Segment Start: Passage provided

A 1791 handwritten manuscript of a song by Robert Burns is to go on display for two hours only in a special showing to celebrate his birth date.
The manuscript of Ae Fond Kiss, one of the poet’s best known songs, will go on show in the National Library of Scotland premises in Glasgow’s Kelvin Hall on Burns Day on January 25.
It will be displayed between 1.30pm and 3.30pm only, due to the need to restrict the amount of time the 225-year-old document is exposed to light.
Burns wrote the song in December 1791 as his love Agnes McLehose prepared to depart for Jamaica to attempt a reconciliation with her husband.
It expresses the poet’s despair at the end of their relationship.
One of the most recorded of all Burns’s songs, its familiar opening lines “Ae fond kiss, and then we sever; Ae fareweel, and then forever”, are famous around the world.
Ralph McLean, manuscripts curator at the National Library, said: “Burns’s love songs and poems are famous around the world and Ae Fond Kiss is one of his best known works.
“We are pleased to be able to offer people in Glasgow the opportunity to see the original version that Burns composed for Agnes.”
The manuscript is normally kept at the National Library of Scotland in Edinburgh where it is not on public display.
Agnes was born in Glasgow in 1758, the daughter of prominent surgeon Andrew Craig.
Aged 18 she married Glasgow lawyer James McLehose and had four children in the first four years of their marriage.

Segment End: Passage provided
Segment Start: Entries provided

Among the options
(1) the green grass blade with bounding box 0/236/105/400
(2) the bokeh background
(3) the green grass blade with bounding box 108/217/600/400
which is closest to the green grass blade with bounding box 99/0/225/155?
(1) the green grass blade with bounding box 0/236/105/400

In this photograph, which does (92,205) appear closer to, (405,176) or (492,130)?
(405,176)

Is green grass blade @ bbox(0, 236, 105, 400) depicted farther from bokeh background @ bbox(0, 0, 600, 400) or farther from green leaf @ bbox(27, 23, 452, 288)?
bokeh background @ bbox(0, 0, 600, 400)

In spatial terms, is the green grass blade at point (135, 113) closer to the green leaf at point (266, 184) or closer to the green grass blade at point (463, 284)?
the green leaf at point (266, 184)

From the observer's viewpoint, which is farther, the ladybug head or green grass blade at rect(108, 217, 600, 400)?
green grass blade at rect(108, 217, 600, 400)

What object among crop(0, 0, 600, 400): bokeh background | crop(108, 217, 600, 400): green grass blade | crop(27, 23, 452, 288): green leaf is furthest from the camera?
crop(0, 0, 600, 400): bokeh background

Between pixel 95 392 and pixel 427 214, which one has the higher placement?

Segment End: Entries provided
Segment Start: Entries provided

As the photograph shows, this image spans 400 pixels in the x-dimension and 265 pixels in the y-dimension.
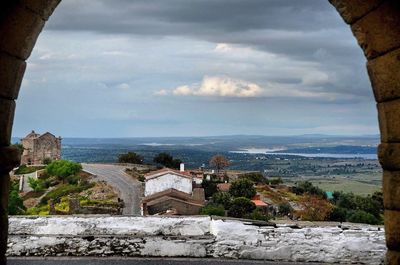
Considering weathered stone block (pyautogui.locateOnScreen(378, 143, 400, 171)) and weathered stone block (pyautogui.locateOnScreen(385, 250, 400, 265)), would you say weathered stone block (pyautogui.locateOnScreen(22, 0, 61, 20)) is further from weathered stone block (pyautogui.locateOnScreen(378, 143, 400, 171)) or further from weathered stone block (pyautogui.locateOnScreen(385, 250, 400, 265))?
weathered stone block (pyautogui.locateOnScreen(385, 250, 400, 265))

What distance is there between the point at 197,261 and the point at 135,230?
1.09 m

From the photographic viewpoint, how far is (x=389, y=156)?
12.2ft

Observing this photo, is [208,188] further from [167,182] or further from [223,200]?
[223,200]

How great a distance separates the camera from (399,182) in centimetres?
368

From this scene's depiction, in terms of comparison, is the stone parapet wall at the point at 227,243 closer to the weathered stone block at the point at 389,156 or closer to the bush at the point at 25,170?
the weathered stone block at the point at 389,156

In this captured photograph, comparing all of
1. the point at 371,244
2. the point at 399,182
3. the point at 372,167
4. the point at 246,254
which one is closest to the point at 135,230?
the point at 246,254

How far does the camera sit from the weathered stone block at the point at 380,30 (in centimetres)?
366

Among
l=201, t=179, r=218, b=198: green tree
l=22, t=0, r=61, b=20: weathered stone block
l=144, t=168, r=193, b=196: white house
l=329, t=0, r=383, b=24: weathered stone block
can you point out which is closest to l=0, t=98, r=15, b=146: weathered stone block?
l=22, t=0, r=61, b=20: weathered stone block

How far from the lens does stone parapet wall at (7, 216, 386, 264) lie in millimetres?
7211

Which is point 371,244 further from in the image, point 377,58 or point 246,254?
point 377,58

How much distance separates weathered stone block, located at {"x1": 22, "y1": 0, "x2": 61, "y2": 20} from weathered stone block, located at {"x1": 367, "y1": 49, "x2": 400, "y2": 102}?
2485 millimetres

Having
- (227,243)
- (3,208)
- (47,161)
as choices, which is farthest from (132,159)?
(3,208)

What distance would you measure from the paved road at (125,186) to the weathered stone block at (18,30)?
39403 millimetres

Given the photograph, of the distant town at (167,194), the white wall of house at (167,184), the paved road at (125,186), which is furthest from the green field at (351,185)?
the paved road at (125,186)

Segment End: Entries provided
Segment Start: Entries provided

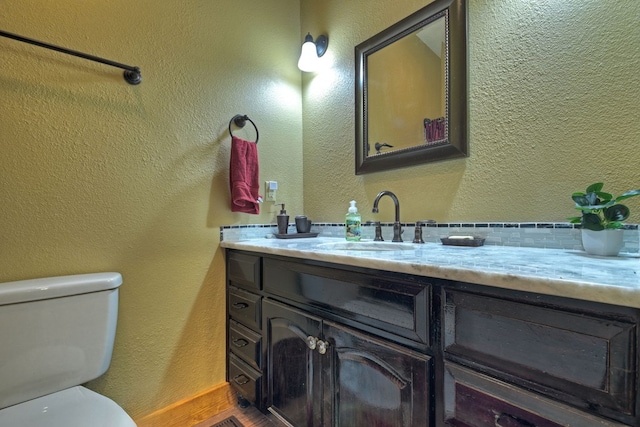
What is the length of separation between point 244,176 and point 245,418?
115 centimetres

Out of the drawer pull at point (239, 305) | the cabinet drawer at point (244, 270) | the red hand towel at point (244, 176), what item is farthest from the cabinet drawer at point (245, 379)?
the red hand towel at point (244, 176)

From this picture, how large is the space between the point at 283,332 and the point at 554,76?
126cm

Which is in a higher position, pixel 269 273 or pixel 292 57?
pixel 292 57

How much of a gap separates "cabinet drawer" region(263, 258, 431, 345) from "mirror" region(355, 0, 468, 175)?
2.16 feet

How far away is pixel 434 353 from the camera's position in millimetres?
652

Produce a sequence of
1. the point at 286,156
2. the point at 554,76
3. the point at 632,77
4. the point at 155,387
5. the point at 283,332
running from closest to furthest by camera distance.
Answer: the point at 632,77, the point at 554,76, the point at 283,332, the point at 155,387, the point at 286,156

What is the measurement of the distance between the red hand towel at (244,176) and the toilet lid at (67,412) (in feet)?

Segment End: Entries provided

Work required:
Copy out the passage about the Ae Fond Kiss manuscript word for word, from "The manuscript of" to "exposed to light.".

Task solution:
The manuscript of Ae Fond Kiss, one of the poet’s best known songs, will go on show in the National Library of Scotland premises in Glasgow’s Kelvin Hall on Burns Day on January 25.
It will be displayed between 1.30pm and 3.30pm only, due to the need to restrict the amount of time the 225-year-old document is exposed to light.